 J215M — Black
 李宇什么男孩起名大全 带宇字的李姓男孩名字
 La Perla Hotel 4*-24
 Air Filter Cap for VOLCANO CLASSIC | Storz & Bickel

§

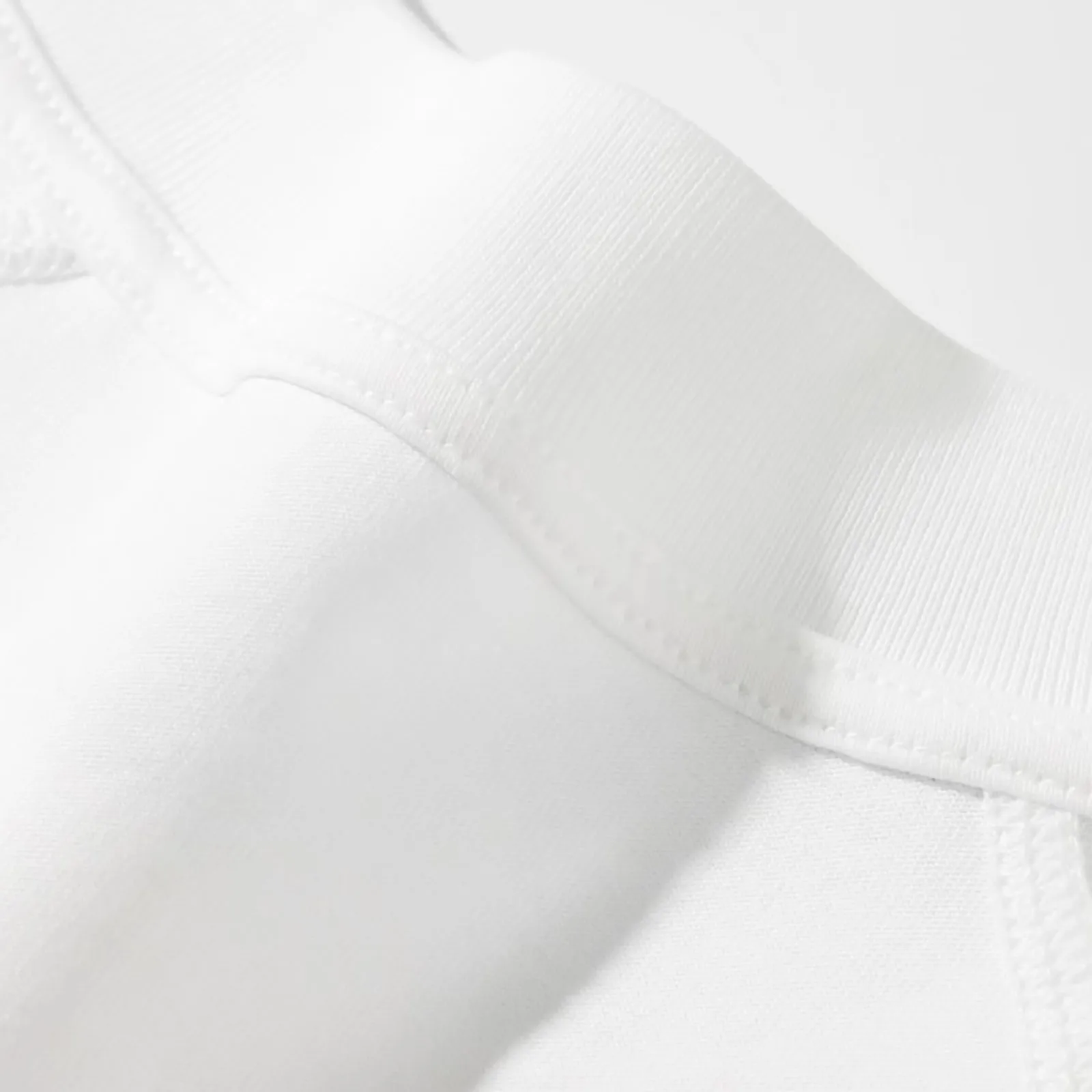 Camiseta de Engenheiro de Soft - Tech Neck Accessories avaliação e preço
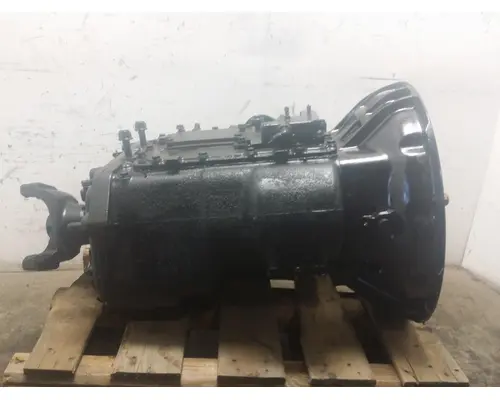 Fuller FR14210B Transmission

§

What the task asks >> Retype only the stretch of lines above starting at the one with "J215M — Black" and stopping at the one with "Air Filter Cap", exactly as written, with both kept.

Answer for the task >>
 J215M — Black
 李宇什么男孩起名大全 带宇字的李姓男孩名字
 La Perla Hotel 4*-24
 Air Filter Cap for VOLCANO CLASSIC | Storz & Bickel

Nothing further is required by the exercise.